Work instruction -> Going through the entries below, find how many lines hold "typeof", then give that number alone.

Source data ->
BEGIN

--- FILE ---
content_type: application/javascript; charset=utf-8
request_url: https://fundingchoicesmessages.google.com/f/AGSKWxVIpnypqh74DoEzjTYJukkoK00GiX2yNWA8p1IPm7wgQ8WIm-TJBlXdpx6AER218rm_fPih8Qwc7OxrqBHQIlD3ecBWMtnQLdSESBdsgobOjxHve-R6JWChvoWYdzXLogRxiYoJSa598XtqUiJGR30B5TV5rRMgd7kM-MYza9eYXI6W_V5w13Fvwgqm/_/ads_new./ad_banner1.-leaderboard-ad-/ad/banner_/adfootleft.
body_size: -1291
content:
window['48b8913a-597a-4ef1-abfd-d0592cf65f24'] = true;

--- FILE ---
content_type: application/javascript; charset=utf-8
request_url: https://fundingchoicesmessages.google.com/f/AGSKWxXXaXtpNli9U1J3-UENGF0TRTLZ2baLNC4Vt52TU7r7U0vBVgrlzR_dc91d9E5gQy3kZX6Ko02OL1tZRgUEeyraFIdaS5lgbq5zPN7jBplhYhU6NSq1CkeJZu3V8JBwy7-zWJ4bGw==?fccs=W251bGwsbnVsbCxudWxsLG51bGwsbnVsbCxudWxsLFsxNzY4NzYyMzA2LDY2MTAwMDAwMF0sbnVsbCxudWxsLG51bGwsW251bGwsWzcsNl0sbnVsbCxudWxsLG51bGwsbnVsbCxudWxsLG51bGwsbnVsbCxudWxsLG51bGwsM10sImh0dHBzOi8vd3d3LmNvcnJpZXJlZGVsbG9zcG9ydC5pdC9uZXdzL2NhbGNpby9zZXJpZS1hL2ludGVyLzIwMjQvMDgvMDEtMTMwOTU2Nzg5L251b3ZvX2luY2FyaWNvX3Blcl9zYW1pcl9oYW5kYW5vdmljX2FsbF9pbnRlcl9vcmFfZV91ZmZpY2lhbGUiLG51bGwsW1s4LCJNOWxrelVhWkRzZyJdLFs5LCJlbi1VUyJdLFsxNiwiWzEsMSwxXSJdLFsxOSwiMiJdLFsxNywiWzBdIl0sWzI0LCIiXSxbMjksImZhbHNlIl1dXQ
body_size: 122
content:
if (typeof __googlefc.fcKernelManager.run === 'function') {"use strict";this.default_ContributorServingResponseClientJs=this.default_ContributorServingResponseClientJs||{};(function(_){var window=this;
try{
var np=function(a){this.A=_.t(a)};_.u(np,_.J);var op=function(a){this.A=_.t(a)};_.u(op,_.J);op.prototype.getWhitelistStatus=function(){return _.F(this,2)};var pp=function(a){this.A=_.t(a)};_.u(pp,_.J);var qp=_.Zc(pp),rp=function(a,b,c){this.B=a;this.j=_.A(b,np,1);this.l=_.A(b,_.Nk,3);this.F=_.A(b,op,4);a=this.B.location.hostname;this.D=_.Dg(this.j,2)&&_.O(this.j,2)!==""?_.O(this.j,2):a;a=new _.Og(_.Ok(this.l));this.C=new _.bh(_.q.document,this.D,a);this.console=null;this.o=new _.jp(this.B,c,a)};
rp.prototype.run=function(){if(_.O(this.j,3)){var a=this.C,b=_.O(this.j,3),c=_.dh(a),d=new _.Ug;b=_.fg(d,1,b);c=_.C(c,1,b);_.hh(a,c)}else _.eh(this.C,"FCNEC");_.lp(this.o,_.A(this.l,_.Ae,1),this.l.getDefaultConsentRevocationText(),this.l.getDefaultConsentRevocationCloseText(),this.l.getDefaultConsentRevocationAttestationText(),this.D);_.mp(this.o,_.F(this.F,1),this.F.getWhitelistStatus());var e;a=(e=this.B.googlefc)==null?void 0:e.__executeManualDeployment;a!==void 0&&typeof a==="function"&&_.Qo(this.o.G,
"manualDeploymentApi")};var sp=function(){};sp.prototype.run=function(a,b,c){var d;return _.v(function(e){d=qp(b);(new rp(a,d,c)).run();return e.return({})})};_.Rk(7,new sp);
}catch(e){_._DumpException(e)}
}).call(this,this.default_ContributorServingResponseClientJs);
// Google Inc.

END

Exercise response -> 2